The earnings results for Wendy’s had a big dark spot on its announcement recently, saying its Right Price Right Size menu has been losing market share to competitors such as McDonalds in attracting the value-conscious customer.
Wendy’s is planning to up its media spend to compete, saying it’s a must “to address the price-value consumer.”
It’s true that, in the fast food industry, you have to address that audience. Especially when you are one of the largest chains in the nation. Because, after all, fast food means you get it quickly and cheaply.
But simply pouring money into the process won’t by itself fix the problem. Right now, Wendy’s seems to believe that McDonalds’ key is the size of its media budget.
That helps, of course, but McDonalds is the preferred choice because, as the market leader, it becomes the default choice in the face of similar messaging among its competition.
Think of it this way. If all of the fast food restaurants, including McDonalds, says they have friendly service, hot food and cheap prices, where do you think consumers will go? To the one with the most locations and is the safest choice (because it’s the most known).

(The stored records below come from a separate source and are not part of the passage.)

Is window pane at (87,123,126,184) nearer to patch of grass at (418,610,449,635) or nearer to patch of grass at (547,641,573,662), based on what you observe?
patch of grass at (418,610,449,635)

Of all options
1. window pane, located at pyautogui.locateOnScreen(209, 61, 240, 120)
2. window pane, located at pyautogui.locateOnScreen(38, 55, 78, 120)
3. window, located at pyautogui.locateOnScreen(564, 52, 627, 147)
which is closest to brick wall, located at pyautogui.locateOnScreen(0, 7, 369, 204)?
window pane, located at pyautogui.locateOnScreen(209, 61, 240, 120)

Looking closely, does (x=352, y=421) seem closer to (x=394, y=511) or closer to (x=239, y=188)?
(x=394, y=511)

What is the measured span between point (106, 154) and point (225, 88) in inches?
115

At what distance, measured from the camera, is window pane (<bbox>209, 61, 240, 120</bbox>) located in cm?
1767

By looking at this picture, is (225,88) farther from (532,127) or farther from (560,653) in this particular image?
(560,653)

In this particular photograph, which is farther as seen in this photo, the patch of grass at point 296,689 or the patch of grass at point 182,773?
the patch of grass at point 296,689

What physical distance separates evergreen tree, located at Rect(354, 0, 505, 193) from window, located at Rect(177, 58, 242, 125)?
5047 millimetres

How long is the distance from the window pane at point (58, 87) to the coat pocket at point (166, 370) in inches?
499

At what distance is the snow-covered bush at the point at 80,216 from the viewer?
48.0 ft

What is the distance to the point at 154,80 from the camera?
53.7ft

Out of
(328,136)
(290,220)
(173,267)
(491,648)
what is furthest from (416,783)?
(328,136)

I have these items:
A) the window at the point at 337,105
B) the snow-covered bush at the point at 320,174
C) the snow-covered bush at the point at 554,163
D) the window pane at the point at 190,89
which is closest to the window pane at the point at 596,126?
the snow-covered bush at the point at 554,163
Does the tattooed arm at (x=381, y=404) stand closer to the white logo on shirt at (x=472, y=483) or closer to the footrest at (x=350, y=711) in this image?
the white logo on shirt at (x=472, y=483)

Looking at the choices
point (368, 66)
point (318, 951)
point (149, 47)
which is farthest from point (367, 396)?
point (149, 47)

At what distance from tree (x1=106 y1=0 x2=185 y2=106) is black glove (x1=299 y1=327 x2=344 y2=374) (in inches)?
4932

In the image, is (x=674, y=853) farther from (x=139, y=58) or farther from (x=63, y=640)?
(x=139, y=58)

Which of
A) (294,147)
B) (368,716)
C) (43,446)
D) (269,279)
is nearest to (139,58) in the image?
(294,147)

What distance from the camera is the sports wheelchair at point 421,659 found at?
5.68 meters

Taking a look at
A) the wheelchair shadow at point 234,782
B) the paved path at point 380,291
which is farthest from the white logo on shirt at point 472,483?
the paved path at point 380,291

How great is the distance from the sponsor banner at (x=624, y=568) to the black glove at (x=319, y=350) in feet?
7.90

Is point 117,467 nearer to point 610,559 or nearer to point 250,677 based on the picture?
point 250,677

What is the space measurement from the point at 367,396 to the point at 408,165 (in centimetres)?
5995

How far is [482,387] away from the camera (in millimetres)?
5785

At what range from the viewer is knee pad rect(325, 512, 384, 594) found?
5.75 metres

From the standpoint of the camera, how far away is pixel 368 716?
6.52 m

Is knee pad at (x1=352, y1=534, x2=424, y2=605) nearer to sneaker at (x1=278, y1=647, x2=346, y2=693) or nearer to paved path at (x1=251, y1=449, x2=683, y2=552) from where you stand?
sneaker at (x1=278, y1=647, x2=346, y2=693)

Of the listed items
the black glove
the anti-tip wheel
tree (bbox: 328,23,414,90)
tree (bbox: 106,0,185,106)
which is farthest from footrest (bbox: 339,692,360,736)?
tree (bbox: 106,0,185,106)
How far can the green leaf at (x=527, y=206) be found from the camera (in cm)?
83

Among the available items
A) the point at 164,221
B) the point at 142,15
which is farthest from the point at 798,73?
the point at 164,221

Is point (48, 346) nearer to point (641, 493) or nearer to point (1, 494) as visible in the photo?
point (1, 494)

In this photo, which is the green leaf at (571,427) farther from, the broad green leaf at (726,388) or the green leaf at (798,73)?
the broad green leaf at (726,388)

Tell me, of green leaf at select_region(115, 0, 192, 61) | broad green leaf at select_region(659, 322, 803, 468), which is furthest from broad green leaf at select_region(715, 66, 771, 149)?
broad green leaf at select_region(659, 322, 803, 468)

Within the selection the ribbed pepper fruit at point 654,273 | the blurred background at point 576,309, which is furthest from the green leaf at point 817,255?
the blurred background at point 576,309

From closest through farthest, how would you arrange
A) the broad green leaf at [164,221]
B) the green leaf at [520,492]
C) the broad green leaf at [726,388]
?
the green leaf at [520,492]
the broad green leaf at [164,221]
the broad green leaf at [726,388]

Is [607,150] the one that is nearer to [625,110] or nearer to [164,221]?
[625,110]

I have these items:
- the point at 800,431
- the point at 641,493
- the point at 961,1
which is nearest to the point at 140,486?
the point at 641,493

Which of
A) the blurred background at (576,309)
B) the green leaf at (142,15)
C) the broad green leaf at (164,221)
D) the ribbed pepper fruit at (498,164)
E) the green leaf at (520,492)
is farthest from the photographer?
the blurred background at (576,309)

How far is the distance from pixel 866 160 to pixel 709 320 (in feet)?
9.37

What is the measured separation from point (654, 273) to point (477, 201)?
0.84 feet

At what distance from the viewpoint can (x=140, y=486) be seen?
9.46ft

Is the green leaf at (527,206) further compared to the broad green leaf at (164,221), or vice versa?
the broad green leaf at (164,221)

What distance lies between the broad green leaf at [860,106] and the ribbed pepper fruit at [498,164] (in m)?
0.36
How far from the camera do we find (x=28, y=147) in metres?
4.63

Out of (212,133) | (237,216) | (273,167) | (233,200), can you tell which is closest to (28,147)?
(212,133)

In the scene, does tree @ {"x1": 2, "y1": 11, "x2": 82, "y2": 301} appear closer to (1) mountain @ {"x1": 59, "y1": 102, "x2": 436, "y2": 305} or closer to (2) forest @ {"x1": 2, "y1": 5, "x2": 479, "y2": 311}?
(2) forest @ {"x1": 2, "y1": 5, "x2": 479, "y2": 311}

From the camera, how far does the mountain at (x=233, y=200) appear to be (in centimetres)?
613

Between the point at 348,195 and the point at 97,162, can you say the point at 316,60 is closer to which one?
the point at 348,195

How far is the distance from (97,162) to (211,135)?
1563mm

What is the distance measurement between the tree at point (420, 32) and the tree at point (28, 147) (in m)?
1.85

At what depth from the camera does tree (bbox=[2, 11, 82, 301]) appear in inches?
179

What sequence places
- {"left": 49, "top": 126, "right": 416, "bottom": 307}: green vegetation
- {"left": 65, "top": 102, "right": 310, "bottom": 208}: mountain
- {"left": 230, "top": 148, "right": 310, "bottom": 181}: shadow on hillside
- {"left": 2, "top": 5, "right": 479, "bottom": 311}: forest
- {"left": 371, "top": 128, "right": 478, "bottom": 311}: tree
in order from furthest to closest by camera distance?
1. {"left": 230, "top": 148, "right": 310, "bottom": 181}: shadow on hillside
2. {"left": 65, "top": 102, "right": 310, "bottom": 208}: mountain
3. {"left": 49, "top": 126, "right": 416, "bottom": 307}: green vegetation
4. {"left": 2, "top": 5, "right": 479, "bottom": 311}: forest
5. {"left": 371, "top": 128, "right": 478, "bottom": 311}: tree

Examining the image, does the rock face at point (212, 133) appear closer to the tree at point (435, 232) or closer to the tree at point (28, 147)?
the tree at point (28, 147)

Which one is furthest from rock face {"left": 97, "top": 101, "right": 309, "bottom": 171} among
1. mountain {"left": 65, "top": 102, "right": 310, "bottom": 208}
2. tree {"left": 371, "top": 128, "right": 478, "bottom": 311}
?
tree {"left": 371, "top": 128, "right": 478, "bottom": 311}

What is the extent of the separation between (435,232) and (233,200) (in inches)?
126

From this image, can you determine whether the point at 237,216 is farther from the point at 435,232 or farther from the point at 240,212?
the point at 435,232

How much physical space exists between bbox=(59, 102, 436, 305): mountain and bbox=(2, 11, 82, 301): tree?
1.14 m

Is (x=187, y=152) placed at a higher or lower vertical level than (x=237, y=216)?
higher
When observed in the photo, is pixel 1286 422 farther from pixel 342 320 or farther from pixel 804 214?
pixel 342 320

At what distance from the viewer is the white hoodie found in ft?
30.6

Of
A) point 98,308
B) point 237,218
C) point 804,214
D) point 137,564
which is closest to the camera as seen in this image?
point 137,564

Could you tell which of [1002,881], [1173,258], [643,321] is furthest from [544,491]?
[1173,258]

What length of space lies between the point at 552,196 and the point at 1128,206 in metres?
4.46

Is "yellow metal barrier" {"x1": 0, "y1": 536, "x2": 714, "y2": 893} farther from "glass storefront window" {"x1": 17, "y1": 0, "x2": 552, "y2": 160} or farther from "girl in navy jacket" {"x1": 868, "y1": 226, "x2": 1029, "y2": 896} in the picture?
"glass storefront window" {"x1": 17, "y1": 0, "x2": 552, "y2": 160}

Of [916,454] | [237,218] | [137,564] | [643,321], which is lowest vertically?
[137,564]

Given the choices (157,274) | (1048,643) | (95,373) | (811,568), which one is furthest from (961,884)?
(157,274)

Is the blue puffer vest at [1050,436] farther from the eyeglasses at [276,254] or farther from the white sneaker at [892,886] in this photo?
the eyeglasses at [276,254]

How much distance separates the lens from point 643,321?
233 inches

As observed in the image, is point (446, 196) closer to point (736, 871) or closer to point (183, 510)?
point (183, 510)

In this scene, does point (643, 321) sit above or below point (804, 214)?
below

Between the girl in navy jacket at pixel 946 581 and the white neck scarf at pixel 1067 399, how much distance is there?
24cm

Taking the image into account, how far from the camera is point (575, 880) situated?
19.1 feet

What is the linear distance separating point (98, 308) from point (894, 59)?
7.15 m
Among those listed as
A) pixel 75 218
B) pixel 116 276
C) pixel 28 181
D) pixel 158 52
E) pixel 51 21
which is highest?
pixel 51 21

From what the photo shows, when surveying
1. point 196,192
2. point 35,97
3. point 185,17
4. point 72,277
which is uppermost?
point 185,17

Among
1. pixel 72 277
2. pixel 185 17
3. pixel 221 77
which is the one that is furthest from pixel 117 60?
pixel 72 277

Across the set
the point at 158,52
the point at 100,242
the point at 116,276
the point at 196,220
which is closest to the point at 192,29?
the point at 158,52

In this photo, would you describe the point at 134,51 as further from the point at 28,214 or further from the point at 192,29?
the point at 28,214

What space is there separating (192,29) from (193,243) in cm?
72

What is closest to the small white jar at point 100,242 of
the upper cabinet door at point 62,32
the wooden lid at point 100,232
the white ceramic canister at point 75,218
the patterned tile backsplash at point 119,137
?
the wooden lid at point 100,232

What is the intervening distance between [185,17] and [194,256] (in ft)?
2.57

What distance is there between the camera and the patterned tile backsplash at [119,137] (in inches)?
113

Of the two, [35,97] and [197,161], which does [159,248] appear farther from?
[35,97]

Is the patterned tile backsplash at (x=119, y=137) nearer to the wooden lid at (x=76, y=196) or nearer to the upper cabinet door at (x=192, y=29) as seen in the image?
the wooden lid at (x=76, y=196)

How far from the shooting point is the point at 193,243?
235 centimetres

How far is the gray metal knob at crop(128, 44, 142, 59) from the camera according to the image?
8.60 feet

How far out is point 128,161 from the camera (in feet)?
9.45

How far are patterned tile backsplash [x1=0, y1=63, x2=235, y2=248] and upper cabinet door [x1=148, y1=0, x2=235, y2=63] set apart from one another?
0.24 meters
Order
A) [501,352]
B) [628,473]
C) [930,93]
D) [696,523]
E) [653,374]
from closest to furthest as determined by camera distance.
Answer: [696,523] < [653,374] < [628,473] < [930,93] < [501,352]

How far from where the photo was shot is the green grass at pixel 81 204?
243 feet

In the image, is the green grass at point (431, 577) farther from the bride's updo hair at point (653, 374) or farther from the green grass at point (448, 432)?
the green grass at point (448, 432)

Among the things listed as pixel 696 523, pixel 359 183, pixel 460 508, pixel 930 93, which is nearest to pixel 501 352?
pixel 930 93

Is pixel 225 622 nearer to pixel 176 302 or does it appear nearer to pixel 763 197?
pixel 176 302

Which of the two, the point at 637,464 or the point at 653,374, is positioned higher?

Upping the media spend isn’t a share-stealing strategy unless it has a more meaningful message than Wendy’s primary brand promise of “quality.” The people who go to McDonalds already think they are getting quality, otherwise they wouldn’t be going there. It’s not a reason to choose. You only switch for things you don’t believe you already have.
Be different and better, Wendy’s, then your marketing dollars will be better spent.